What to work on — Output exactly the lines that run from the line with "Is the logo" to the end of the material, both ends included, and no other lines.

Data rows —
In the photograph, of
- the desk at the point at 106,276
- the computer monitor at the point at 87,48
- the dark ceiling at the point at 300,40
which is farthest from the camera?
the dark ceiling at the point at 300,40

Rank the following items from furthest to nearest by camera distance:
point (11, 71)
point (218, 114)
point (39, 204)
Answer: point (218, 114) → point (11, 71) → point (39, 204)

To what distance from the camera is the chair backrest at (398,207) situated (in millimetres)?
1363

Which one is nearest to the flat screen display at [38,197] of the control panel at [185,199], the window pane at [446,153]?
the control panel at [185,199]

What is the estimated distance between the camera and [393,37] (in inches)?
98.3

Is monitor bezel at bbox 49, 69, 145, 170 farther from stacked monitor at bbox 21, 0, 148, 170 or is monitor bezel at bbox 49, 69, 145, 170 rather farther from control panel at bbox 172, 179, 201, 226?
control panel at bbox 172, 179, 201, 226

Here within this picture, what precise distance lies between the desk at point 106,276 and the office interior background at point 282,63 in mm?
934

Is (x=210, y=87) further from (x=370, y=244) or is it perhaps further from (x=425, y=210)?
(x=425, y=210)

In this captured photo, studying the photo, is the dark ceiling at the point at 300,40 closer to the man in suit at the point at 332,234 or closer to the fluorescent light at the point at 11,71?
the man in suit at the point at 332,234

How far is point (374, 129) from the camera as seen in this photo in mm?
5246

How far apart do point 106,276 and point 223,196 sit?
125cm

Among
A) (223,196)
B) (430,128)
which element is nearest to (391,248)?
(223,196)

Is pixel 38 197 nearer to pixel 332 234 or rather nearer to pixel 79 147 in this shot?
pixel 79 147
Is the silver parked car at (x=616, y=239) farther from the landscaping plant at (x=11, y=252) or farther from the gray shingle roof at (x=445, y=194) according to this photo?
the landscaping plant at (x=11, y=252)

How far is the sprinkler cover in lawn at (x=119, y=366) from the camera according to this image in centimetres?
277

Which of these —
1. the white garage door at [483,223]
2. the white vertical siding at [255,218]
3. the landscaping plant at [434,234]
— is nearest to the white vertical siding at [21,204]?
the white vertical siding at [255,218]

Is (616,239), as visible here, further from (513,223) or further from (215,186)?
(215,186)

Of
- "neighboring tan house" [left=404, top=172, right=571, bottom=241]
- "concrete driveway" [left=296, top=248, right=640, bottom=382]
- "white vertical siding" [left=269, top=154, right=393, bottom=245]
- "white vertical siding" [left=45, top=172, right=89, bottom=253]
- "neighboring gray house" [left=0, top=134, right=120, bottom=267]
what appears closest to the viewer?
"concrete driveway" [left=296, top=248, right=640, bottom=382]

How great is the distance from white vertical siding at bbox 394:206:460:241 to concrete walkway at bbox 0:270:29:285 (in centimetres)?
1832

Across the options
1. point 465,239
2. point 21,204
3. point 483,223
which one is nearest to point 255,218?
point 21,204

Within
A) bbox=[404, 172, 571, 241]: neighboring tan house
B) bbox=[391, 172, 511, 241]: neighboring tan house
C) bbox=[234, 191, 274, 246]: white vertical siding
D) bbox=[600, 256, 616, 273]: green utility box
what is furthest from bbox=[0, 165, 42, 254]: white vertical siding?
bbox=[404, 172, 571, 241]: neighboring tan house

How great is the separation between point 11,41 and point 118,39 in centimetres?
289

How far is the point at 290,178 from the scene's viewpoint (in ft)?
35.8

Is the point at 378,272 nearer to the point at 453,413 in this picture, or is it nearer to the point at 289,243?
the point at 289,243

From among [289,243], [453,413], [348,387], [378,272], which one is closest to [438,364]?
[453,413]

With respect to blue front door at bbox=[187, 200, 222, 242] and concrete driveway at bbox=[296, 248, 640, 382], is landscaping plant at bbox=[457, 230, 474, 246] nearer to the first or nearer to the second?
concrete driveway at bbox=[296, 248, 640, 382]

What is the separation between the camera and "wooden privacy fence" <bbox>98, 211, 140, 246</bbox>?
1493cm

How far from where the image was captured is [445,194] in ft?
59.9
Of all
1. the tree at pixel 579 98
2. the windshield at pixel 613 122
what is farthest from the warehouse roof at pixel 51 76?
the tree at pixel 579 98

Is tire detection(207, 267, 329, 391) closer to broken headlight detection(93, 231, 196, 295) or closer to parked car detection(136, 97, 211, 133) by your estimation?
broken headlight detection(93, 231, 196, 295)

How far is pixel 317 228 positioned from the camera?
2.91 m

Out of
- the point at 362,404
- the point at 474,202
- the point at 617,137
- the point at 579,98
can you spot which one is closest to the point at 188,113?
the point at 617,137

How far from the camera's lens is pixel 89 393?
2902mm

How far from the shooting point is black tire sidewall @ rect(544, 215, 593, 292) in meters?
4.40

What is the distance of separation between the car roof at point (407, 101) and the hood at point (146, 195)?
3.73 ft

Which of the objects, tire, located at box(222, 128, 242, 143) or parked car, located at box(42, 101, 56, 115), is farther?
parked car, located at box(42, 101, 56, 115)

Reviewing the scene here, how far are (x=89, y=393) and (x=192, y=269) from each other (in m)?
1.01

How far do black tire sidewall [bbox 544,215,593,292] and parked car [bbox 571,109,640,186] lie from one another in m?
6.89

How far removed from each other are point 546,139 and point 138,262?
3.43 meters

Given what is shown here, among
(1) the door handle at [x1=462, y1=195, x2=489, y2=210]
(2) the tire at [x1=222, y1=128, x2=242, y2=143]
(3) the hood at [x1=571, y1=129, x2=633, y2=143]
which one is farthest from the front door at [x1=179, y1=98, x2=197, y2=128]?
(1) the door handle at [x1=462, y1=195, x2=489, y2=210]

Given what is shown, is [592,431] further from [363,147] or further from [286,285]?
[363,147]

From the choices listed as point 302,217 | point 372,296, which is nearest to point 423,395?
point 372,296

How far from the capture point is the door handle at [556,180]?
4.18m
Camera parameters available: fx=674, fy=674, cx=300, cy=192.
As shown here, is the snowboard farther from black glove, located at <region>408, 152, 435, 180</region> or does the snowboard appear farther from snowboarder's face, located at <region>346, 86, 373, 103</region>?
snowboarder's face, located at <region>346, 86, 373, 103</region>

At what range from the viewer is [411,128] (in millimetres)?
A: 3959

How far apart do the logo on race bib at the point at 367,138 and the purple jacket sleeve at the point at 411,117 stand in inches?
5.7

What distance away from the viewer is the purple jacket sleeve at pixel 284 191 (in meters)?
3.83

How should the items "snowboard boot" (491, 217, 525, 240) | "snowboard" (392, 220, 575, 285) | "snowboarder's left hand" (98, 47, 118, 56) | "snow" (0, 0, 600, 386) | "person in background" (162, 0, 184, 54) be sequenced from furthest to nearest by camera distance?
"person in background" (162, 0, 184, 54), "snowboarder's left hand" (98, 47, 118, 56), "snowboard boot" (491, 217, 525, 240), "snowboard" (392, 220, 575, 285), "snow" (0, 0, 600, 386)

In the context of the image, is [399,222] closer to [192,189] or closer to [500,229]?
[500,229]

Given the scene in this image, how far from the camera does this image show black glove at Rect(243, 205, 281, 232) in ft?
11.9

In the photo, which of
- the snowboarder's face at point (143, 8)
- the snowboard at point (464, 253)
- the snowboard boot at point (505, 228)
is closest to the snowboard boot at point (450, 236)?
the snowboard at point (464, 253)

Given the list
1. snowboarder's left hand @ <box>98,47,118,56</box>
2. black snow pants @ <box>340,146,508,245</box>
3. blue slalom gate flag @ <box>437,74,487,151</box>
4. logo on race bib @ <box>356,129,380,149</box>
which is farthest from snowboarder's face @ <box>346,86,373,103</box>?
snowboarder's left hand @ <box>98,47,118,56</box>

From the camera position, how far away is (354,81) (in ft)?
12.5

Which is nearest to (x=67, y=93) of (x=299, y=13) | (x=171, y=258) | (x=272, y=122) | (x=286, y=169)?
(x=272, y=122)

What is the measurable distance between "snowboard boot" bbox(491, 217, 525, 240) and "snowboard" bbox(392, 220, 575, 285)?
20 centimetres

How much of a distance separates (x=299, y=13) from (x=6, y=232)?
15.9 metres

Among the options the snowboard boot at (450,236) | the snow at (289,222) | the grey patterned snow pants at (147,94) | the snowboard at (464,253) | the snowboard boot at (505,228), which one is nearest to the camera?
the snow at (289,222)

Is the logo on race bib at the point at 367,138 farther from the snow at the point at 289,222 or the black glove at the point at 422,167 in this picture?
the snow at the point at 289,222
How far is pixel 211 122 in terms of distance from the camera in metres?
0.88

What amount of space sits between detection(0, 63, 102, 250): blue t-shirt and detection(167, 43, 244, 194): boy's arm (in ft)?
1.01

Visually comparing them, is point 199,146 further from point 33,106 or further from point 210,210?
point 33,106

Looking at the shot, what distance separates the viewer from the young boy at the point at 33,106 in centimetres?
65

Result —
Is the logo on race bib at the point at 367,138 farther from the snow at the point at 289,222 or the black glove at the point at 422,167 in this picture?
the snow at the point at 289,222
How far is pixel 211 122 in terms of distance from the camera in metres?
0.88

What amount of space sits between detection(0, 63, 102, 250): blue t-shirt and detection(167, 43, 244, 194): boy's arm (in ft)?
1.01

Visually comparing them, is point 199,146 further from point 33,106 or further from point 210,210?
point 33,106

Looking at the shot, what distance separates the viewer from the young boy at the point at 33,106 in centimetres?
65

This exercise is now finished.